Yeah, I also not very sure here.
Jeff ?
Matching errors like this really comes down to a judgement call. E2BIG
usually means that some buffer was sized too small, so you'll have users
trying to figure out what they passed in wrong if you return that here.
-EIO is the usual "default" when you don't know what else to use.

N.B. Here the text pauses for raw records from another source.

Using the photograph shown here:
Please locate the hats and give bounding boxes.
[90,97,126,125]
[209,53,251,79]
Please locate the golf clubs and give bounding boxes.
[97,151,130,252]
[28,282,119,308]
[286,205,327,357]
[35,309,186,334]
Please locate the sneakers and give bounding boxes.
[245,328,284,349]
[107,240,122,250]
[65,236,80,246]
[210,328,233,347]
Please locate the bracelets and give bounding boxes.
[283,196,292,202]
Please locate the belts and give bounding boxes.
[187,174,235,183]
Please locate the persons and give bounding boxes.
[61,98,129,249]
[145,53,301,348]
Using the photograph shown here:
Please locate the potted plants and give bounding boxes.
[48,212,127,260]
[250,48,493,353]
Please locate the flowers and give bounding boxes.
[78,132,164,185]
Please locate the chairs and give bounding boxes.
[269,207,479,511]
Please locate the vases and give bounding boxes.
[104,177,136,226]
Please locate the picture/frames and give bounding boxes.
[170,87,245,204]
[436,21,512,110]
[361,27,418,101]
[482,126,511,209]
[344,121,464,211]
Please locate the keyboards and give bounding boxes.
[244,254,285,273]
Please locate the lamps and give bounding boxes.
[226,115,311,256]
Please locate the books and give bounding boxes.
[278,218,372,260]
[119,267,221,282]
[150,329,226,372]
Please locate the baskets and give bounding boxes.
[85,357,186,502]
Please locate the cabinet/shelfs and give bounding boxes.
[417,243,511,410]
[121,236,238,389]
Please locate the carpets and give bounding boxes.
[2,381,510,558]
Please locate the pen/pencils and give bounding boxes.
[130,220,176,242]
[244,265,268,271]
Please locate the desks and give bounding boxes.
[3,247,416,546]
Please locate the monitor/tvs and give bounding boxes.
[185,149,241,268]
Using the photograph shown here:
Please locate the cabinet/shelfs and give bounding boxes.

There's also -EREMOTEIO which may be closer here since this is
indicative of MDS problems. Given that, it may also be a good idea to
log a pr_warn or pr_notice message at the same time explaining what
happened.
As discussed in IRC, have switched to EMULTIHOP instead.
Thanks Jeff.
-- Xiubo
+ set_bit(CEPH_MDS_R_ABORTED, &req->r_req_flags);
+ mutex_unlock(&req->r_fill_mutex);
+ aborted = true;
+ dout("forward tid %llu to mds%d - seq overflowed %d <= %d\n",
+ tid, next_mds, req->r_num_fwd, fwd_seq);
+ goto out;
This 'goto' statement can be dropped, but one before (when the
lookup_get_request() fails) needs to be adjusted, otherwise
ceph_mdsc_put_request() may be called with a NULL pointer.
Yeah, will fix it.
Thanks.
-- Xiubo
Cheers,